─── 抜粋
守備位置は、当時プロ野球選手の巨人軍青田昇に憧れセンター守備で打順は6番か7番、1~5番までは下手なくせに上級生であった。
しかし、残念な事に家が貧乏な為、他の子はユニフォームを着ても、私はいつも普段着でプレーしていたのだが、背番号だけは青田の23番を手作りで大事に持っていた。 絶対忘れられない思い出に、町内対抗少年野球大会があり、ユニフォームの無い自分は参加出来ない悔しさと無念さで一日中泣き明かした記憶がある。
だが試合当日の朝、諦めていたユニフォームを母が、布団のシーツをつぶし徹夜で縫い上げていたのには、驚きと嬉しさと感謝の気持ちでいっぱいであった。
母は「これを着て一生懸命頑張って、思い出を作っておいで」と言ってくれた言葉と、玄関先で手を振り送り出してくれた姿は、生涯を通じて脳裏から離れない。
今こうしてこの文章を執筆していて当時を思い出し、自然に涙があふれて来るのは、母の愛があったればこそであったと思う。
しかし、試合は3対0で負け、子供心にこんな悔しい思いをしたことはなかった。
この日のポジションはあこがれの青田の背番号23番センター、打順6番(相変わらず下手なくせに上級生が上位打線)、ある回で2アウトランナー3塁の得点チャンスに打順が回り、思い切りバットを振ったが気負い過ぎてセカンドフライでアウト、上級生に散々嫌みを言われ、また自分の不甲斐なさが重なり悔しい思いをしたものだ。
──────
─── 提示データ
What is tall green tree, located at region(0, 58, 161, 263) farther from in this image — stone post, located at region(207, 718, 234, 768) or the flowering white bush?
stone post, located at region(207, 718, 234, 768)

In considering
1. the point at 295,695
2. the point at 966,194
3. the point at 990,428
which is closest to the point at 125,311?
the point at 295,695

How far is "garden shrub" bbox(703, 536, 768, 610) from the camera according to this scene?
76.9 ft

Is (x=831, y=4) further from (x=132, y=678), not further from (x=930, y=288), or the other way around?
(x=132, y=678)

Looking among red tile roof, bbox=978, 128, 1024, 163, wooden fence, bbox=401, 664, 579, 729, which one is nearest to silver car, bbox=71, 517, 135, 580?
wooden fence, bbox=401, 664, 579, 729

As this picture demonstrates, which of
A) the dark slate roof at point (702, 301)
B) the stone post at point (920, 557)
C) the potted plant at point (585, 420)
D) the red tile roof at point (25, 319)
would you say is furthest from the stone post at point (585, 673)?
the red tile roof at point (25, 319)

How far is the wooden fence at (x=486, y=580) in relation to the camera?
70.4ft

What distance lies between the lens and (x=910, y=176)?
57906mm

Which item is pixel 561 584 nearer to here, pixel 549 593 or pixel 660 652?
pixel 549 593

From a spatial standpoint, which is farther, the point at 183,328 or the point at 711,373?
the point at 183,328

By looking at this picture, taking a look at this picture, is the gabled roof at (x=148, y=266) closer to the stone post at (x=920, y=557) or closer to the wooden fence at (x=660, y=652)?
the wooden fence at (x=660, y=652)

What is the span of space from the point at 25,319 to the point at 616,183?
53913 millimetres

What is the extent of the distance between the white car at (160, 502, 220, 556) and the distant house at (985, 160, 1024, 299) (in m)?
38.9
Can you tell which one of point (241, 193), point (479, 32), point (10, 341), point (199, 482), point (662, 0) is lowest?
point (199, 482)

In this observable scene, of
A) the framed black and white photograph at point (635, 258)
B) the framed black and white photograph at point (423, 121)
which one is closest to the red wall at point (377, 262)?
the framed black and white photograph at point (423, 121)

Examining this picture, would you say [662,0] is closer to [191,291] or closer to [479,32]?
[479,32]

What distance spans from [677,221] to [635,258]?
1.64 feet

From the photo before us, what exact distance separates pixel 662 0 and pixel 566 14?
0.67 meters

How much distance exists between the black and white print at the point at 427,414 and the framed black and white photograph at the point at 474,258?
──────
実施事項.
- A) 少年野球の思い出を綴った抜粋について、次の各問いに答えてください。
(i) 筆者が当時憧れていたプロ野球選手は誰ですか。
(ii) 母はユニフォームを何を材料にして縫い上げましたか。
(iii) 町内対抗少年野球大会の試合は何対何で負けましたか。
- B) 少年野球の思い出を綴った抜粋から、「守備位置は、当時プロ野球選手」から「涯を通じて脳裏から離れない。」に至るまでの部分を、一字一句違えずに書き写してください。
解答には抜粋の記述のみを用いてください。

解答.
- A)
(i) 巨人軍の青田昇
(ii) 布団のシーツ
(iii) 3対0

- B)
守備位置は、当時プロ野球選手の巨人軍青田昇に憧れセンター守備で打順は6番か7番、1~5番までは下手なくせに上級生であった。
しかし、残念な事に家が貧乏な為、他の子はユニフォームを着ても、私はいつも普段着でプレーしていたのだが、背番号だけは青田の23番を手作りで大事に持っていた。 絶対忘れられない思い出に、町内対抗少年野球大会があり、ユニフォームの無い自分は参加出来ない悔しさと無念さで一日中泣き明かした記憶がある。
だが試合当日の朝、諦めていたユニフォームを母が、布団のシーツをつぶし徹夜で縫い上げていたのには、驚きと嬉しさと感謝の気持ちでいっぱいであった。
母は「これを着て一生懸命頑張って、思い出を作っておいで」と言ってくれた言葉と、玄関先で手を振り送り出してくれた姿は、生涯を通じて脳裏から離れない。